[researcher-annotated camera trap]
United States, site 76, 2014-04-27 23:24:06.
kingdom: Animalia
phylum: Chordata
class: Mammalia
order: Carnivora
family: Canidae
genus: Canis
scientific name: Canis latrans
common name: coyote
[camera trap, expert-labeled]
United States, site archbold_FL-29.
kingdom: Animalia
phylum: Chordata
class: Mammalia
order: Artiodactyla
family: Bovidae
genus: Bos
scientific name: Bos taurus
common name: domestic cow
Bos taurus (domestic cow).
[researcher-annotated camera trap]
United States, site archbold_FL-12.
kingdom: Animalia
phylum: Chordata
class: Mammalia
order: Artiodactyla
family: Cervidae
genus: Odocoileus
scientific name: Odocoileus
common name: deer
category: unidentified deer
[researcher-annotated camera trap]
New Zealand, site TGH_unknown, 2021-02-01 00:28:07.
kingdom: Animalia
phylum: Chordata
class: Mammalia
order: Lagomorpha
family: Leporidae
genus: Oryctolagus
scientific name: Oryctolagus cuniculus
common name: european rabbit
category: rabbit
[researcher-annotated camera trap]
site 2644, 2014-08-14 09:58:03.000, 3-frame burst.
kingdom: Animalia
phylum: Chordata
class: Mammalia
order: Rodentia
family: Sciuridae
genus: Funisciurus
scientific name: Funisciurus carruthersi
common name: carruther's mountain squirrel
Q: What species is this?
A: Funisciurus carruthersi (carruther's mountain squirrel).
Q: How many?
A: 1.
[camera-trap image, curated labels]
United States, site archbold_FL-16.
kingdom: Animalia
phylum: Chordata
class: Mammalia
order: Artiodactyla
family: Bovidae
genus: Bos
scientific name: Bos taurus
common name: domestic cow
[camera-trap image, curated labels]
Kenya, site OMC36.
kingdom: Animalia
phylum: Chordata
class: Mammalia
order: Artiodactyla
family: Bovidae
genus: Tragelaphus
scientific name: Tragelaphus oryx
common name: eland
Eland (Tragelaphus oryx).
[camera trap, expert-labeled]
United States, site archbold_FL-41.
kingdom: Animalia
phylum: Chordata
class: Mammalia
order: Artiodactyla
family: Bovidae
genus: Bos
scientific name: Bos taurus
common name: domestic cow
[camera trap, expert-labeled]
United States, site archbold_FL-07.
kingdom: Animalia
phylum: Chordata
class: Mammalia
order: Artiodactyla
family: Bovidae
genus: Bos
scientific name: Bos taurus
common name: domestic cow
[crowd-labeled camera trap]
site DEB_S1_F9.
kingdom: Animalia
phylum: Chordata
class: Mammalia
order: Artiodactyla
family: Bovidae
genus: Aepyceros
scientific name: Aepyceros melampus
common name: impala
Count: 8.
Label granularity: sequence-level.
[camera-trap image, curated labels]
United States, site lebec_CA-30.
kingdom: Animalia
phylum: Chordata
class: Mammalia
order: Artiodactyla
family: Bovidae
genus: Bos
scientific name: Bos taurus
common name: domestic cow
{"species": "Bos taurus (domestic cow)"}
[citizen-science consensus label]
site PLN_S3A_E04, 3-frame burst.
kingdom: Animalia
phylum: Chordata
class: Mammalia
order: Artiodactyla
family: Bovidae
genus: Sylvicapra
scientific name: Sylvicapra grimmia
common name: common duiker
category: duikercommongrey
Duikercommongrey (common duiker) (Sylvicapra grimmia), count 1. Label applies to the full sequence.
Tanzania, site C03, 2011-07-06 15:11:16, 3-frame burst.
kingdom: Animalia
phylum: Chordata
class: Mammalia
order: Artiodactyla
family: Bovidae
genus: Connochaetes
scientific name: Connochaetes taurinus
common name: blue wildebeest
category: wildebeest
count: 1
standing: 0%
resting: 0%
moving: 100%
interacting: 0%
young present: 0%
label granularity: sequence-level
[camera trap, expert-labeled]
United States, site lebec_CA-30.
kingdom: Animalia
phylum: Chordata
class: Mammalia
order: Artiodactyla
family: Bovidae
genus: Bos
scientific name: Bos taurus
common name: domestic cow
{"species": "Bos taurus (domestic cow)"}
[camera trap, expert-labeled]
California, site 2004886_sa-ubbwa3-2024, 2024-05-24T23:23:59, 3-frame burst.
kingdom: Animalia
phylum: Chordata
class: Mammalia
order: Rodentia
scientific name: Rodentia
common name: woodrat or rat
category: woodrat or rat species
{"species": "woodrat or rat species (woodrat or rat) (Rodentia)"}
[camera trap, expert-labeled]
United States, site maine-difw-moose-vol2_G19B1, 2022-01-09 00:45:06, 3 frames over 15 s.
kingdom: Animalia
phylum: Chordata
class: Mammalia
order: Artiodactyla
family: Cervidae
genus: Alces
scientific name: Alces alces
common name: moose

--- --- ---

Instructions to follow ▸
After reading the listing, copy all of it out exactly.

The answer ▸
[researcher-annotated camera trap]
United States, site 76, 2014-04-27 23:24:06.
kingdom: Animalia
phylum: Chordata
class: Mammalia
order: Carnivora
family: Canidae
genus: Canis
scientific name: Canis latrans
common name: coyote
[camera trap, expert-labeled]
United States, site archbold_FL-29.
kingdom: Animalia
phylum: Chordata
class: Mammalia
order: Artiodactyla
family: Bovidae
genus: Bos
scientific name: Bos taurus
common name: domestic cow
Bos taurus (domestic cow).
[researcher-annotated camera trap]
United States, site archbold_FL-12.
kingdom: Animalia
phylum: Chordata
class: Mammalia
order: Artiodactyla
family: Cervidae
genus: Odocoileus
scientific name: Odocoileus
common name: deer
category: unidentified deer
[researcher-annotated camera trap]
New Zealand, site TGH_unknown, 2021-02-01 00:28:07.
kingdom: Animalia
phylum: Chordata
class: Mammalia
order: Lagomorpha
family: Leporidae
genus: Oryctolagus
scientific name: Oryctolagus cuniculus
common name: european rabbit
category: rabbit
[researcher-annotated camera trap]
site 2644, 2014-08-14 09:58:03.000, 3-frame burst.
kingdom: Animalia
phylum: Chordata
class: Mammalia
order: Rodentia
family: Sciuridae
genus: Funisciurus
scientific name: Funisciurus carruthersi
common name: carruther's mountain squirrel
Q: What species is this?
A: Funisciurus carruthersi (carruther's mountain squirrel).
Q: How many?
A: 1.
[camera-trap image, curated labels]
United States, site archbold_FL-16.
kingdom: Animalia
phylum: Chordata
class: Mammalia
order: Artiodactyla
family: Bovidae
genus: Bos
scientific name: Bos taurus
common name: domestic cow
[camera-trap image, curated labels]
Kenya, site OMC36.
kingdom: Animalia
phylum: Chordata
class: Mammalia
order: Artiodactyla
family: Bovidae
genus: Tragelaphus
scientific name: Tragelaphus oryx
common name: eland
Eland (Tragelaphus oryx).
[camera trap, expert-labeled]
United States, site archbold_FL-41.
kingdom: Animalia
phylum: Chordata
class: Mammalia
order: Artiodactyla
family: Bovidae
genus: Bos
scientific name: Bos taurus
common name: domestic cow
[camera trap, expert-labeled]
United States, site archbold_FL-07.
kingdom: Animalia
phylum: Chordata
class: Mammalia
order: Artiodactyla
family: Bovidae
genus: Bos
scientific name: Bos taurus
common name: domestic cow
[crowd-labeled camera trap]
site DEB_S1_F9.
kingdom: Animalia
phylum: Chordata
class: Mammalia
order: Artiodactyla
family: Bovidae
genus: Aepyceros
scientific name: Aepyceros melampus
common name: impala
Count: 8.
Label granularity: sequence-level.
[camera-trap image, curated labels]
United States, site lebec_CA-30.
kingdom: Animalia
phylum: Chordata
class: Mammalia
order: Artiodactyla
family: Bovidae
genus: Bos
scientific name: Bos taurus
common name: domestic cow
{"species": "Bos taurus (domestic cow)"}
[citizen-science consensus label]
site PLN_S3A_E04, 3-frame burst.
kingdom: Animalia
phylum: Chordata
class: Mammalia
order: Artiodactyla
family: Bovidae
genus: Sylvicapra
scientific name: Sylvicapra grimmia
common name: common duiker
category: duikercommongrey
Duikercommongrey (common duiker) (Sylvicapra grimmia), count 1. Label applies to the full sequence.
Tanzania, site C03, 2011-07-06 15:11:16, 3-frame burst.
kingdom: Animalia
phylum: Chordata
class: Mammalia
order: Artiodactyla
family: Bovidae
genus: Connochaetes
scientific name: Connochaetes taurinus
common name: blue wildebeest
category: wildebeest
count: 1
standing: 0%
resting: 0%
moving: 100%
interacting: 0%
young present: 0%
label granularity: sequence-level
[camera trap, expert-labeled]
United States, site lebec_CA-30.
kingdom: Animalia
phylum: Chordata
class: Mammalia
order: Artiodactyla
family: Bovidae
genus: Bos
scientific name: Bos taurus
common name: domestic cow
{"species": "Bos taurus (domestic cow)"}
[camera trap, expert-labeled]
California, site 2004886_sa-ubbwa3-2024, 2024-05-24T23:23:59, 3-frame burst.
kingdom: Animalia
phylum: Chordata
class: Mammalia
order: Rodentia
scientific name: Rodentia
common name: woodrat or rat
category: woodrat or rat species
{"species": "woodrat or rat species (woodrat or rat) (Rodentia)"}
[camera trap, expert-labeled]
United States, site maine-difw-moose-vol2_G19B1, 2022-01-09 00:45:06, 3 frames over 15 s.
kingdom: Animalia
phylum: Chordata
class: Mammalia
order: Artiodactyla
family: Cervidae
genus: Alces
scientific name: Alces alces
common name: moose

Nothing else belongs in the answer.